Now, there’s an argument that, ‘Well, no big deal, no one takes this stuff seriously, and nor should we’. ‘Don’t give it any air, it’s just too outrageous.’ To that I’d say: Yes, but also no. And no for two reasons.
The first is that whether or not these kinds of attacks, particularly the complaints over charitable status and the demands that FP be defunded, succeed or fail, they have a chilling effect. They make it harder for WHA and FP to speak out on important issues like our backward abortion laws, marriage equality, or to offer help and support for young people who might need abortion care or a knowledgeable, friendly ear on contraceptive or sexuality issues, for people who don’t fit inside traditional gender norms – for anyone, again, who isn’t part of an idealised traditional iStockPhoto “family”.

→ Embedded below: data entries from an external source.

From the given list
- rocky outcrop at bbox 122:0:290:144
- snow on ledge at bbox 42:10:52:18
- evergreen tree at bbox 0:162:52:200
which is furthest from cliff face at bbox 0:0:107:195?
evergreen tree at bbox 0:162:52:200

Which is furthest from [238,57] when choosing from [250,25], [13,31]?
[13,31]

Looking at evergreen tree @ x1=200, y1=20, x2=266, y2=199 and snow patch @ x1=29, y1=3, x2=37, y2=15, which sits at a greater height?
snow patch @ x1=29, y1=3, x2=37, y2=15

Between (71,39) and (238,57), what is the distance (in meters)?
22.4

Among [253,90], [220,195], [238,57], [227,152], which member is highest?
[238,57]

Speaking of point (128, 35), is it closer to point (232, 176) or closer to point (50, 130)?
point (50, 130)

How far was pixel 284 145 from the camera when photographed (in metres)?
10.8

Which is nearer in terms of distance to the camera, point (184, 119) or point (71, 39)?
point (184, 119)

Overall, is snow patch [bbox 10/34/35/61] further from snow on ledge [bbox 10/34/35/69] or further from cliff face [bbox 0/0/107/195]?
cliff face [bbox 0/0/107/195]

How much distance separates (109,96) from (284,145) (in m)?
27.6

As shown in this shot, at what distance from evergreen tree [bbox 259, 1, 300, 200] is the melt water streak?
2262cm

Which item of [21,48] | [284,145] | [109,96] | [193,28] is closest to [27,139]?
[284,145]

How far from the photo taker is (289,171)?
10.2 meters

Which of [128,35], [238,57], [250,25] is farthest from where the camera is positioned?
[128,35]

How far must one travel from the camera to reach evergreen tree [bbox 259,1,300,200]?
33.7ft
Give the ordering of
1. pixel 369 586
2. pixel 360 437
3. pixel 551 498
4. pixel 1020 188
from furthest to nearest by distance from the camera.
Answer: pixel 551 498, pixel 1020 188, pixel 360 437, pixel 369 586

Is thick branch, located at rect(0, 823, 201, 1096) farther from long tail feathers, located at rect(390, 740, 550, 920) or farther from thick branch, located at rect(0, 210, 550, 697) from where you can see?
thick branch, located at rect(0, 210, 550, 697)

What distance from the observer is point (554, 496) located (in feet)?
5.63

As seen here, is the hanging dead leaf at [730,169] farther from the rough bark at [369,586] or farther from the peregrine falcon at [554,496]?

The second reason to be wary about ignoring this kind of thing is that these groups have lots and lots of money. And money gets you places in the political world. Right to Life just spent – and this is only my guestimate – well over $100,000 on its court case, which made it to the Supreme Court and could have had extremely bad consequences for reproductive health options. You can look up Family First, Family Life International NZ and the scores of other such organisations on the Charities Commission Web site to see how much they’ve got. For example, FLI NZ had donations of $688,869 in 2011; Family First’s were $317,783; Right to Life, which like the pro-choice AbortionLaw Reform Association of NZ is an incorporated society, got $34,822 in donations in 2011, while ALRANZ – full disclosure, I’m on its exec – less than $2,000 in 2011. (Meanwhile Rape Crisis faces closing some of its centres for want of funding!)
Oh, I just thought of a third reason to give views like Right to Life’s a bit of air, and that’s to try to expose the wider agenda of a group that is often given respectful media treatment when it campaigns against abortion access, with little or no mention of what other delightful bans and restrictions and commandments it wants to impose.

So far, efforts to follow the conservative U.S. playbook on so-called morals issues haven’t worked too well here – the reasons why are worthy of many a blog post – but that doesn’t mean we should drop our guard for even a nanosecond.Update: My bad for not linking to QOT on this.